Required action
Reproduce all of the data, making sure that no line differs from the original.
###
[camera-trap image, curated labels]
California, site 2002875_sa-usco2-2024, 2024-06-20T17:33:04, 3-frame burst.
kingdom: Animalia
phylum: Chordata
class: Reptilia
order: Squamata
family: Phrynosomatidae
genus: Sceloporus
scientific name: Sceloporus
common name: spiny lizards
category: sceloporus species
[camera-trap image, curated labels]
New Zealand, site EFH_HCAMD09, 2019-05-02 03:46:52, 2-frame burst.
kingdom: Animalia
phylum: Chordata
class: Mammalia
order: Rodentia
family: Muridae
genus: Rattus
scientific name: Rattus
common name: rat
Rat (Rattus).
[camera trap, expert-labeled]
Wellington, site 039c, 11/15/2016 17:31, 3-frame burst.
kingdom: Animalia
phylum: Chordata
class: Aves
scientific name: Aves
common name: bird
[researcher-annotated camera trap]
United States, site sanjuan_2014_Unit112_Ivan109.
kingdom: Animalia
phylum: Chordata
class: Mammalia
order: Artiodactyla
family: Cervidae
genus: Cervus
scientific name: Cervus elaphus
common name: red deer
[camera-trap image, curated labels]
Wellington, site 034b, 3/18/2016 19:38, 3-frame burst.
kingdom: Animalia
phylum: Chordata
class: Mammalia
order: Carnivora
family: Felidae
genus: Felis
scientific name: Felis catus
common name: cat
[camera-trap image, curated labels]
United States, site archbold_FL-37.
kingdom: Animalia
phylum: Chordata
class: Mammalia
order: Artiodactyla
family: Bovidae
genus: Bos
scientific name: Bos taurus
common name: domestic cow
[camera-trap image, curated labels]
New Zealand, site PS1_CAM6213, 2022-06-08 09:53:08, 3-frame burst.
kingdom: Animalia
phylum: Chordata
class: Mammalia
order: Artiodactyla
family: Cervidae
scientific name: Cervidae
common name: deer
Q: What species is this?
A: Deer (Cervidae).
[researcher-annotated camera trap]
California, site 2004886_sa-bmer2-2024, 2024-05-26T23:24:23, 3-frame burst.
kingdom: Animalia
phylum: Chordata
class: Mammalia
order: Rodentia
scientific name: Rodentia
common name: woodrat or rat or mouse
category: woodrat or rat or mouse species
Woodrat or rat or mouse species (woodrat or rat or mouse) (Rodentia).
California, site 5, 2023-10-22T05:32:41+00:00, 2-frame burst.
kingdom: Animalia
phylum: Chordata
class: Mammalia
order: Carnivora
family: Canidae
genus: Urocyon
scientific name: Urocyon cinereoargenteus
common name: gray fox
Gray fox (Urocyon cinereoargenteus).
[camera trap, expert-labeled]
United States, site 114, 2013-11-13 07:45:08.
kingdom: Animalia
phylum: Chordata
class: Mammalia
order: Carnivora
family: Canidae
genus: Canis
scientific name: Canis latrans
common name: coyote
###
Answer to this problem
[camera-trap image, curated labels]
California, site 2002875_sa-usco2-2024, 2024-06-20T17:33:04, 3-frame burst.
kingdom: Animalia
phylum: Chordata
class: Reptilia
order: Squamata
family: Phrynosomatidae
genus: Sceloporus
scientific name: Sceloporus
common name: spiny lizards
category: sceloporus species
[camera-trap image, curated labels]
New Zealand, site EFH_HCAMD09, 2019-05-02 03:46:52, 2-frame burst.
kingdom: Animalia
phylum: Chordata
class: Mammalia
order: Rodentia
family: Muridae
genus: Rattus
scientific name: Rattus
common name: rat
Rat (Rattus).
[camera trap, expert-labeled]
Wellington, site 039c, 11/15/2016 17:31, 3-frame burst.
kingdom: Animalia
phylum: Chordata
class: Aves
scientific name: Aves
common name: bird
[researcher-annotated camera trap]
United States, site sanjuan_2014_Unit112_Ivan109.
kingdom: Animalia
phylum: Chordata
class: Mammalia
order: Artiodactyla
family: Cervidae
genus: Cervus
scientific name: Cervus elaphus
common name: red deer
[camera-trap image, curated labels]
Wellington, site 034b, 3/18/2016 19:38, 3-frame burst.
kingdom: Animalia
phylum: Chordata
class: Mammalia
order: Carnivora
family: Felidae
genus: Felis
scientific name: Felis catus
common name: cat
[camera-trap image, curated labels]
United States, site archbold_FL-37.
kingdom: Animalia
phylum: Chordata
class: Mammalia
order: Artiodactyla
family: Bovidae
genus: Bos
scientific name: Bos taurus
common name: domestic cow
[camera-trap image, curated labels]
New Zealand, site PS1_CAM6213, 2022-06-08 09:53:08, 3-frame burst.
kingdom: Animalia
phylum: Chordata
class: Mammalia
order: Artiodactyla
family: Cervidae
scientific name: Cervidae
common name: deer
Q: What species is this?
A: Deer (Cervidae).
[researcher-annotated camera trap]
California, site 2004886_sa-bmer2-2024, 2024-05-26T23:24:23, 3-frame burst.
kingdom: Animalia
phylum: Chordata
class: Mammalia
order: Rodentia
scientific name: Rodentia
common name: woodrat or rat or mouse
category: woodrat or rat or mouse species
Woodrat or rat or mouse species (woodrat or rat or mouse) (Rodentia).
California, site 5, 2023-10-22T05:32:41+00:00, 2-frame burst.
kingdom: Animalia
phylum: Chordata
class: Mammalia
order: Carnivora
family: Canidae
genus: Urocyon
scientific name: Urocyon cinereoargenteus
common name: gray fox
Gray fox (Urocyon cinereoargenteus).
[camera trap, expert-labeled]
United States, site 114, 2013-11-13 07:45:08.
kingdom: Animalia
phylum: Chordata
class: Mammalia
order: Carnivora
family: Canidae
genus: Canis
scientific name: Canis latrans
common name: coyote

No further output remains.